Defining somewhere like Cádiz means submerging oneself in the depths of myth and legend. The city is thought to be one of the oldest of Western civilisation and is located around the astounding bay of Cádiz. It’s almost as if Hercules planted one of his feet here to hold up the sky.
Cádiz lies at the mouth of the Gualquivir river, the entrance to the heart of Andalusia. It is built on an isthmus accessed by a long, narrow causeway from the north. Strategically, this feature has been of primary importance to the various vagabonds, invaders, settlers and pirates that, throughout its history, clawed or fought their way ashore.
Without doubt, the masters of Cádiz have historically been the owners of the trade routes throughout the Mediterranean. The earliest traders to exploit the area of Cádiz were the Phoenicians, who established bases both in Cádiz and in Puerto de Santa María a little further north. The port became increasingly important for trade across the region is not the basis for a traditional maritime economy and local expertise in shipbuilding.

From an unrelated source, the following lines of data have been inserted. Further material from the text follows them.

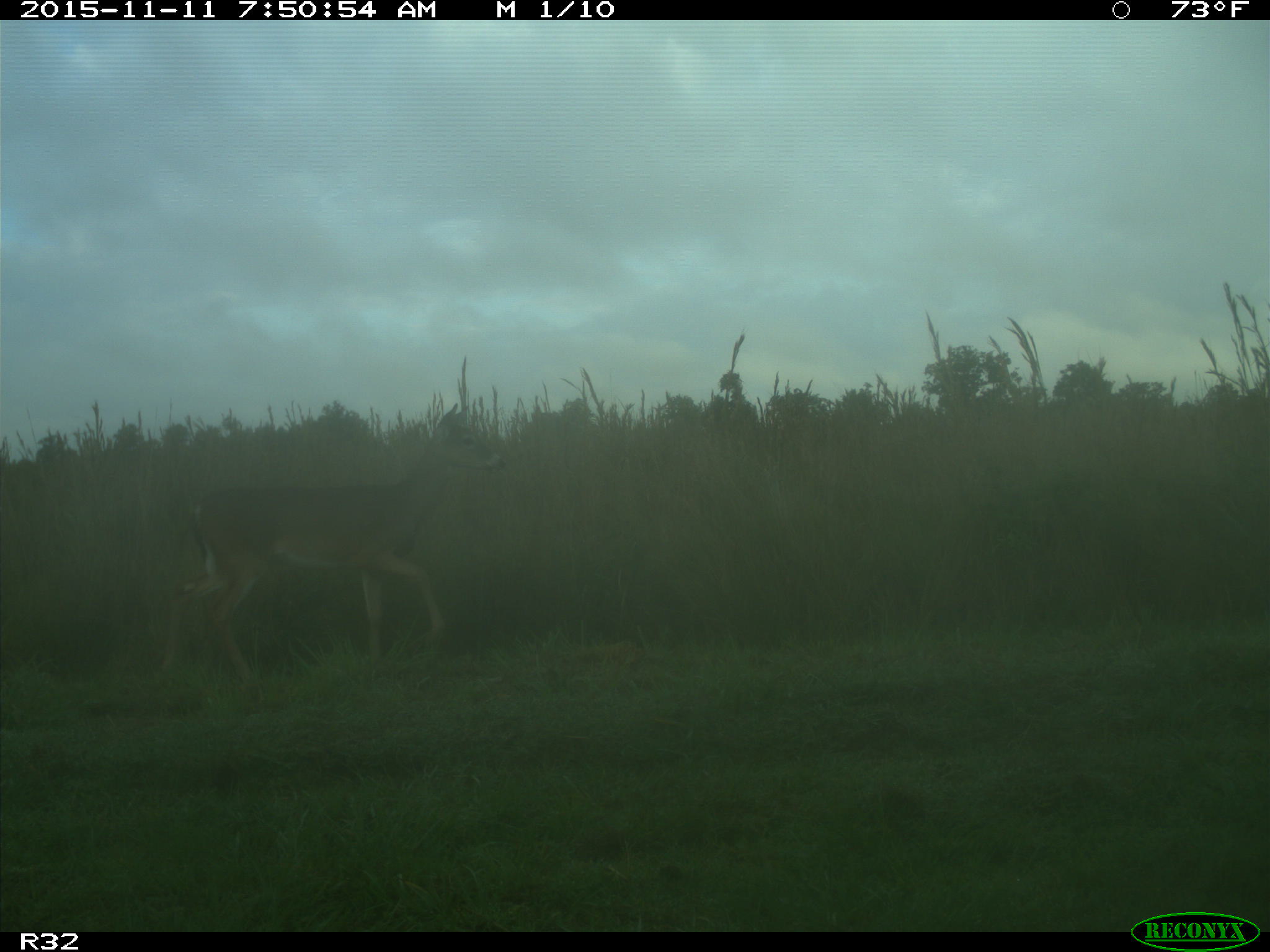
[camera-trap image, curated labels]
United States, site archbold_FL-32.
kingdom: Animalia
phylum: Chordata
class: Mammalia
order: Artiodactyla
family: Cervidae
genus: Odocoileus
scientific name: Odocoileus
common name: deer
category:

Cádiz has always been considered to be an fiercely independent city. It holds the distinction of being one of the places that Napoleon was unable to subdue during the Peninsula War of the early 19th century and it was here in 1812 that the first, albeit unsuccessful, Spanish constitution was proclaimed by the government in exile.
Today, Cádiz has regained some of its lost commercial splendour. Shipbuilding is still one of the main industries although, because of its many attractions and its easy access to some spectacular natural countryside, tourism is increasingly important.